PROTECTING YOUR WEB HISTORY AND INFORMATION
Your web privacy may be in jeopardy when you log into computers or end up on someone’s wifi.
Not everyone on the internet knows what happens to their privacy and information. In 2015, the Federal Communications Commission located in Washington D.C. made corrections to internet providers to help regulate internet information.
Senate voted 50-48 along party lines in favor of a resolution to people’s privacy on the internet, according to an article called: The Senate prepares to send internet privacy down a black hole on Wired.com.
“ Protecting users’ privacy has fallen to the Federal Trade Commission. In 2015, the FCC reclassified internet providers as utility-style which an appeals court decided the FCC has the sole authority to regulate. If they take effect, broadband providers could not sell your browsing data unless you explicitly opt in,” according to the article on the website.
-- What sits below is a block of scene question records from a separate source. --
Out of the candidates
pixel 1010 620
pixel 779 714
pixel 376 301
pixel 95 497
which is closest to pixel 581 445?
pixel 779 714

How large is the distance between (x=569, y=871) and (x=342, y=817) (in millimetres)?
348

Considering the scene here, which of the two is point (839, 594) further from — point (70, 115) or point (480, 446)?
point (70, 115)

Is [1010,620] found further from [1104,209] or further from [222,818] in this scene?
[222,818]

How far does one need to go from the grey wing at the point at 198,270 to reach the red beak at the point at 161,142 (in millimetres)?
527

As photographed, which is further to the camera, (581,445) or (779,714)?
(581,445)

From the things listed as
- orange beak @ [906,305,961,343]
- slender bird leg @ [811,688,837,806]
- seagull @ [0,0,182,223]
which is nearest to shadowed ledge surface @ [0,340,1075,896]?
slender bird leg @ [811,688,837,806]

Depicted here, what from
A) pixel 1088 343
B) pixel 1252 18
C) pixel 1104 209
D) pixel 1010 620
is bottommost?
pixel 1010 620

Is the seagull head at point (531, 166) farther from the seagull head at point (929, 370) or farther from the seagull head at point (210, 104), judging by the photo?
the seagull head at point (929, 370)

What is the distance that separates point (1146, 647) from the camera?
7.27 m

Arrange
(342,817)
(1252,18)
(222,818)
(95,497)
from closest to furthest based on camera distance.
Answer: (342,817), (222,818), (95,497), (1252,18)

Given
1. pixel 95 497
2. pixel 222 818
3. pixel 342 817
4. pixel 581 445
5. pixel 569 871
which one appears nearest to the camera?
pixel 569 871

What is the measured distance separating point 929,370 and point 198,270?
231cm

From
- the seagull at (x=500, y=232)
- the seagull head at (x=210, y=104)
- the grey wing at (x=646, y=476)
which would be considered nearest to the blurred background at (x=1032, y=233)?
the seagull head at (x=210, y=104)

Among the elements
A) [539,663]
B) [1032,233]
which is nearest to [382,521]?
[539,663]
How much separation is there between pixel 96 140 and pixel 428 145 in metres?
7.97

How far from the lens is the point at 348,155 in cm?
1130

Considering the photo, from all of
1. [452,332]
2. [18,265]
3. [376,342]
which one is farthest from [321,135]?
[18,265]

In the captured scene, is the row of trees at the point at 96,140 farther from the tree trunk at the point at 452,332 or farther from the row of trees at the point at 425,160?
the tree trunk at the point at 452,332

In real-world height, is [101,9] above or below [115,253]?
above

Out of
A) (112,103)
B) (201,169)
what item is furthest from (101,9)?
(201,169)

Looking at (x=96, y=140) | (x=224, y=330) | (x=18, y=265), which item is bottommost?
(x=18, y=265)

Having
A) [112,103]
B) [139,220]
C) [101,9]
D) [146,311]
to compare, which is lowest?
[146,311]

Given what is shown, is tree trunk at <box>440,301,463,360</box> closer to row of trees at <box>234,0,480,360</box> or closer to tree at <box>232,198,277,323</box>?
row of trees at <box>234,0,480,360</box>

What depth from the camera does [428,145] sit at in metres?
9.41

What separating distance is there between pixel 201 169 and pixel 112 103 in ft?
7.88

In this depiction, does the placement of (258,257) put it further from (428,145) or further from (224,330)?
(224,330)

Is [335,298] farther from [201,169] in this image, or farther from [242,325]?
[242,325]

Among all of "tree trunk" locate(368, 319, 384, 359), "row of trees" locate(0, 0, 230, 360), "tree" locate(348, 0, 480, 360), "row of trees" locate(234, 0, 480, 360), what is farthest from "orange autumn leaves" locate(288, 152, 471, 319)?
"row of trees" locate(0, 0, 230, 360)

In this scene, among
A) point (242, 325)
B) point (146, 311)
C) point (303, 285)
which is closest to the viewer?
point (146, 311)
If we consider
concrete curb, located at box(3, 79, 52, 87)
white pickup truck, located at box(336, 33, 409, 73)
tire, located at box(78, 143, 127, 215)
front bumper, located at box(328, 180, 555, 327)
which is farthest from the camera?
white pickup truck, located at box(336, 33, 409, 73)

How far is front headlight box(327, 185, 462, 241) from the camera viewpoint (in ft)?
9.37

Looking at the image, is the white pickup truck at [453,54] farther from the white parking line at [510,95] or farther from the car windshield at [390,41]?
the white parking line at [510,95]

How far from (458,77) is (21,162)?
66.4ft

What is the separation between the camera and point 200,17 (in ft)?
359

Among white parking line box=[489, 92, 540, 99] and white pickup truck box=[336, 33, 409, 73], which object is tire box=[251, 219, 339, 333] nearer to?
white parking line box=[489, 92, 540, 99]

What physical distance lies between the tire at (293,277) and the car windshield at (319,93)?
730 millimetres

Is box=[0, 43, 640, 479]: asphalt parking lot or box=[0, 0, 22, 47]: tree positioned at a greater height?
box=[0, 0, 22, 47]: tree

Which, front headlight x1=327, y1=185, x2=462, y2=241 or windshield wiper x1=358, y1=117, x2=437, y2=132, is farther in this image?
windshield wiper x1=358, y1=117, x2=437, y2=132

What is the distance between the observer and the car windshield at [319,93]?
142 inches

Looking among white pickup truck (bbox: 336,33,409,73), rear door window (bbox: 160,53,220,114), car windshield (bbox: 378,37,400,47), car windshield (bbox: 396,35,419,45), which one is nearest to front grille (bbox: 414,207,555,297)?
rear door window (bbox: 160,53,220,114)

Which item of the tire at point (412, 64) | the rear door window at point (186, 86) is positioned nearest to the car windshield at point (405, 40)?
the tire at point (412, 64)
For schools, some classes have information for research papers and essays.
“We go to websites and agree to use it on the company’s terms. I challenge you to get a cup of coffee, sit down one day and actually read through,” said Max Josquin, information system computer science department chair at SFCC. “I guarantee you by the second or third paragraph, you will not understand it because you are not a lawyer.”
“The agreements on websites take your information because you click yes, it takes just one click to make a difference online,” he says.
Some companies put a fine print in code where you just end up not reading all the way through and just figure it’s fine to click agree. Once that happens, many things can follow.
“I never thought that information could be used by companies just by clicking agree,” said Hanna Berg. “We all have become relying on internet and technology for school work and to turn in job applications or for social media where we make things public yet we want our privacy.”
Social media has changed the outlook of what is private and what is public posting.
Be careful on what you post and what websites you go to. Also, read the fine print on what you might be agreeing to when going to a website or downloading anything.